» **TEXTO**:

════════════════

Contudo D’Cruze insiste que a WAZA tem responsabilidade por esses membros indiretos e que pode punir membros diretos que credenciarem membros indiretos que atuam de forma antiética. “A WAZA pode não conseguir implantar mudanças nos locais que são considerados membros indiretos, mas que se autointitulam adeptos do padrão de excelência — dessa forma, é evidente que possui a responsabilidade de definir proativamente limites para interações entre visitantes e animais selvagens”, afirma ele. “Ela exerce um papel crucial do qual não deve se esquivar.”
Shafer, da CAZA, afirma que não convém aqui utilizar como pretexto detalhes técnicos da filiação. “O maior problema não é o rótulo que uma ou outra organização possui, mas sim o aprendizado com isso para ajudar a melhorar as condições dos animais”, prossegue ela.

════════════════

» **OS DADOS**:
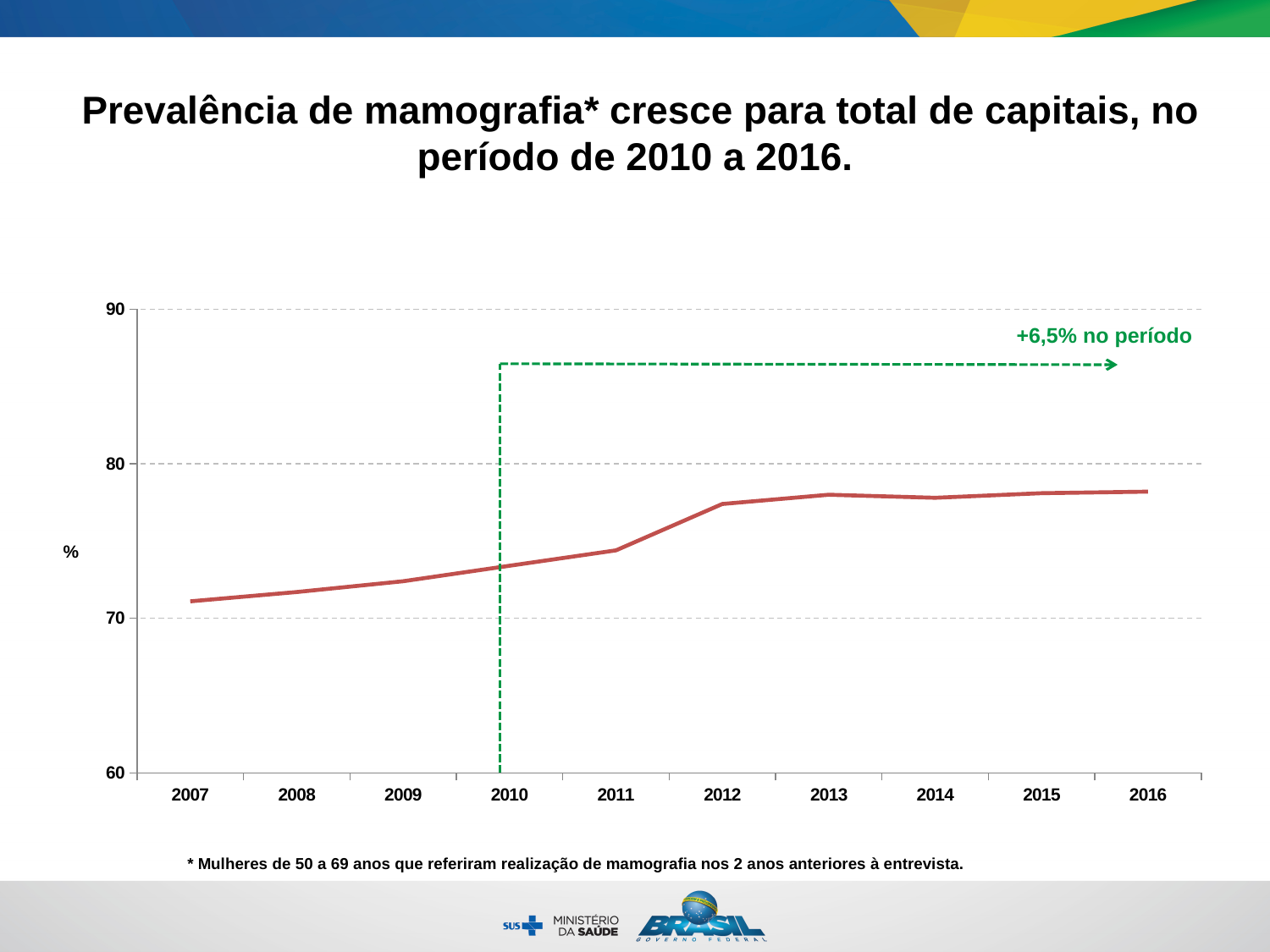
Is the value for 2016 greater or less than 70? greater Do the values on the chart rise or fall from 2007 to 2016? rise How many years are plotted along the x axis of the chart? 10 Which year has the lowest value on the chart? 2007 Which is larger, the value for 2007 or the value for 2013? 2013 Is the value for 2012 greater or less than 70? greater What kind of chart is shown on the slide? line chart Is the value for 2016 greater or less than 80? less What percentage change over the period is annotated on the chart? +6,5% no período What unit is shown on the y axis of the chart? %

════════════════

» **O QUE FAZER**:
1/ Reescreva de forma mais breve o parágrafo do texto que começa com "Contudo D’Cruze insiste", mantendo os fatos principais.
2/ Liste todos os nomes próprios que aparecem no texto.
Os dados não têm relação com o texto.

» **RESULTADOS**:
1/ D’Cruze afirma que a WAZA é responsável pelos membros indiretos e pode punir os membros diretos que credenciam membros indiretos antiéticos. Segundo ele, mesmo sem conseguir impor mudanças nesses locais, que se dizem adeptos do padrão de excelência, a WAZA deve definir limites para as interações entre visitantes e animais selvagens, um papel crucial do qual não deve se esquivar.

2/ D’Cruze, WAZA, Shafer, CAZA